For a decade, DGS had not regularly provided disposition schedules of surplus properties. Secretary McNeil committed to a formal plan, with:

    • Draft completed
    • Final plan expected in March
    • Collaboration required for approvals

Carrying Costs

DGS estimates:

    • ~$20.7 million currently spent on surplus property carrying costs.

Legislative View

Strong push to:

    • Accelerate disposition
    • Reduce ongoing carrying costs
    • Move quickly once disposition plan submitted

Tone: Positive toward DGS responsiveness; strong interest in execution speed.


6. Budget Forecast & Declining Outyear Spending

The Governor’s executive budget projects DGS funding declining through 2030–31.

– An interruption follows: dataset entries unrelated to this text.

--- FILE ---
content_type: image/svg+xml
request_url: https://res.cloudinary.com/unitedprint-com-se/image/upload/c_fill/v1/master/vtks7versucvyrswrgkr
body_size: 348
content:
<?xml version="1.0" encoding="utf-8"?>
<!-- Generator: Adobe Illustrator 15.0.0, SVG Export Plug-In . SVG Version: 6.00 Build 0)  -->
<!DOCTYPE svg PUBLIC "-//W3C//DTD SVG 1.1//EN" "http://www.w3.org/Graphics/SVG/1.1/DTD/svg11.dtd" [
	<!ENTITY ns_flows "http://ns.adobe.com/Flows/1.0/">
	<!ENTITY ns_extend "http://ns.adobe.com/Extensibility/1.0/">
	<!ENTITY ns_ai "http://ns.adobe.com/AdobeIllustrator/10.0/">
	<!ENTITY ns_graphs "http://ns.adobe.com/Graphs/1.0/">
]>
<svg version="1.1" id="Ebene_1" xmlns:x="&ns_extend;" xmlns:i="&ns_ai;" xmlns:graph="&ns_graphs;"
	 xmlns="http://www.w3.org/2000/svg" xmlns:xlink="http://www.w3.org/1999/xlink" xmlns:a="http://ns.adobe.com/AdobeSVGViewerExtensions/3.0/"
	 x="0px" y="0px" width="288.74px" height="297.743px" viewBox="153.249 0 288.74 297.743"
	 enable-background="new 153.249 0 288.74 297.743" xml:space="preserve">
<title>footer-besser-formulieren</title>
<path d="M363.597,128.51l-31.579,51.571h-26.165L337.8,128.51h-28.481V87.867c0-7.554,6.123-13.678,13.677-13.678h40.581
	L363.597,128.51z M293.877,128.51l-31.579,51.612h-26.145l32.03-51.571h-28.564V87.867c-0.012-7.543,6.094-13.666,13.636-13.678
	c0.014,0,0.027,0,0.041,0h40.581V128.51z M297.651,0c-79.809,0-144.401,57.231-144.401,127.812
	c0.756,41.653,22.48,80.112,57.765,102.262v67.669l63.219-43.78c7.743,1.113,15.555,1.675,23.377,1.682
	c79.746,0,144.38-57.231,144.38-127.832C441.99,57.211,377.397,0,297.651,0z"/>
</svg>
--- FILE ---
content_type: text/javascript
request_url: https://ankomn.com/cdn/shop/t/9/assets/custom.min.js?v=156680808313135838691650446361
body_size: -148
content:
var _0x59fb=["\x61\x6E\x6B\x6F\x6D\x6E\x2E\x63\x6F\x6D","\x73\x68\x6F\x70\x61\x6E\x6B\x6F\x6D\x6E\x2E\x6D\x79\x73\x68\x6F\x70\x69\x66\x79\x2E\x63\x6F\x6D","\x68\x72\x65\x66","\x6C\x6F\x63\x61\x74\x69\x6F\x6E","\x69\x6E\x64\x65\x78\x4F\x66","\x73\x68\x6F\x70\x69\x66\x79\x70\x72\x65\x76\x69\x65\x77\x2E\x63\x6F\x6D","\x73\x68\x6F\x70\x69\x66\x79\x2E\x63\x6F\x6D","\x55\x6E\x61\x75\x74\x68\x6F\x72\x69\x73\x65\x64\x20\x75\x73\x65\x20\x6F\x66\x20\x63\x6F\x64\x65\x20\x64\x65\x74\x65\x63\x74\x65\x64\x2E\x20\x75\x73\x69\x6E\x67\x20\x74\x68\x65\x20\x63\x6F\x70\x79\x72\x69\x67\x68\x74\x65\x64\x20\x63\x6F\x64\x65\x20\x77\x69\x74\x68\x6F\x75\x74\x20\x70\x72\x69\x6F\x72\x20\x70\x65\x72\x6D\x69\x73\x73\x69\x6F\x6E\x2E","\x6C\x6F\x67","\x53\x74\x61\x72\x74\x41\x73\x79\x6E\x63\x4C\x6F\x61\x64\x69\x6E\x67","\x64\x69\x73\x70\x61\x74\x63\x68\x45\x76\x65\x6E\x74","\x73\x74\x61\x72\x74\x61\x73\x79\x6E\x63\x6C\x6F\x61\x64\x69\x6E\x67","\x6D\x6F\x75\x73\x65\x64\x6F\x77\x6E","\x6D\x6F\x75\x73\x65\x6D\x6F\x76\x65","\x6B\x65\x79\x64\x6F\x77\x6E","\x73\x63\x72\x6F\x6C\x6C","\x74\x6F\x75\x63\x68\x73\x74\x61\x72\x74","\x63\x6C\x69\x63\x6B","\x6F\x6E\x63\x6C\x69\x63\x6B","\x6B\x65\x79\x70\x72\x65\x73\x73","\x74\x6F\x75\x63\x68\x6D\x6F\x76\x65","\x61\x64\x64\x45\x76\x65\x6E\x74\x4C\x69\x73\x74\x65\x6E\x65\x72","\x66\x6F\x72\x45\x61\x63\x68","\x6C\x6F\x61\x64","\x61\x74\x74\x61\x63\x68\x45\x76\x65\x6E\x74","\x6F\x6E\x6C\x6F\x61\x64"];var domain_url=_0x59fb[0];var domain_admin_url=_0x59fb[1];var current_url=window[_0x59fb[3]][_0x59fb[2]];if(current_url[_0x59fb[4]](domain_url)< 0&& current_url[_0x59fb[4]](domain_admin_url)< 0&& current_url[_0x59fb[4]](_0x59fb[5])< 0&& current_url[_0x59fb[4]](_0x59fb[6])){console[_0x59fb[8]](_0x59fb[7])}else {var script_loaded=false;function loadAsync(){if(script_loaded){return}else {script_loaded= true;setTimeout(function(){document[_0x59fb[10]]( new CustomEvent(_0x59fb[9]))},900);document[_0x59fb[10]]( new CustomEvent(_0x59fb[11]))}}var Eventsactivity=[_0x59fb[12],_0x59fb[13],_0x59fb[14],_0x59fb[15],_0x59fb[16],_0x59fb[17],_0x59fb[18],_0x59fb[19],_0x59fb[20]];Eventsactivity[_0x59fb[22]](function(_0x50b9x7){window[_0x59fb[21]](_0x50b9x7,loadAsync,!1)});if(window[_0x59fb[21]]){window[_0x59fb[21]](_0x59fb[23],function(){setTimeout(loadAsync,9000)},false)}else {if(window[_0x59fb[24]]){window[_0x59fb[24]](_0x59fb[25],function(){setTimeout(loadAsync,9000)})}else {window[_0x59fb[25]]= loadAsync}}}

Secretary McNeil attributed this to:

    • SUUP lease savings
    • Efficiency gains
    • Reduced leasing costs over time

Legislators appeared cautiously supportive but wanted clarity on:

    • Where savings land
    • How reductions materialize structurally

7. AmeriHealth Caritas Question

Senator Dush raised concerns about:

    • AmeriHealth Caritas facility relocation
    • High-cost new facility
    • Whether Commonwealth contracts are indirectly subsidizing corporate capital expansion
    • Whether benefits are flowing to citizens or private equity interests

Secretary McNeil:

    • Explained DGS sets procurement policy but does not directly manage operational performance of agency-level contracts.
    • Promised follow-up information.

Tone: Early-stage oversight concern; signals potential future inquiry.


Overall Sentiment Summary

DGS Position

    • Framed as efficiency-driven, modernization-oriented, fiscally responsible.
    • Emphasized collaboration.
    • Frequently deferred final fiscal decisions to Budget Office.
    • Presented SUUP as long-term structural reform.
    • Positioned department as “public servants to the public servants.”

Legislative Posture

    • Republican members: Focused heavily on fiscal discipline, reinvestment logic, surplus reduction, and contract oversight.
    • Democratic members: Emphasized security, public safety, modernization necessity, and context of political violence.
    • Bipartisan interest in:
      • Transparency
      • Measurable outcomes
      • Reducing waste

Key Takeaways

    • SUUP is central to DGS’s modernization strategy, but legislators want clearer ROI acceleration.
    • There is significant interest in reinvesting SUUP savings internally rather than returning funds to the General Fund.
    • Surplus property carrying costs ($20.7M) are a visible vulnerability in budget optics.
    • Procurement reform is showing measurable progress but remains slow by private-sector standards.
    • The Governor’s Residence attack has materially shifted the security posture and emergency procurement narrative.
    • DGS is increasingly operating as a back-office efficiency engine rather than a programmatic agency.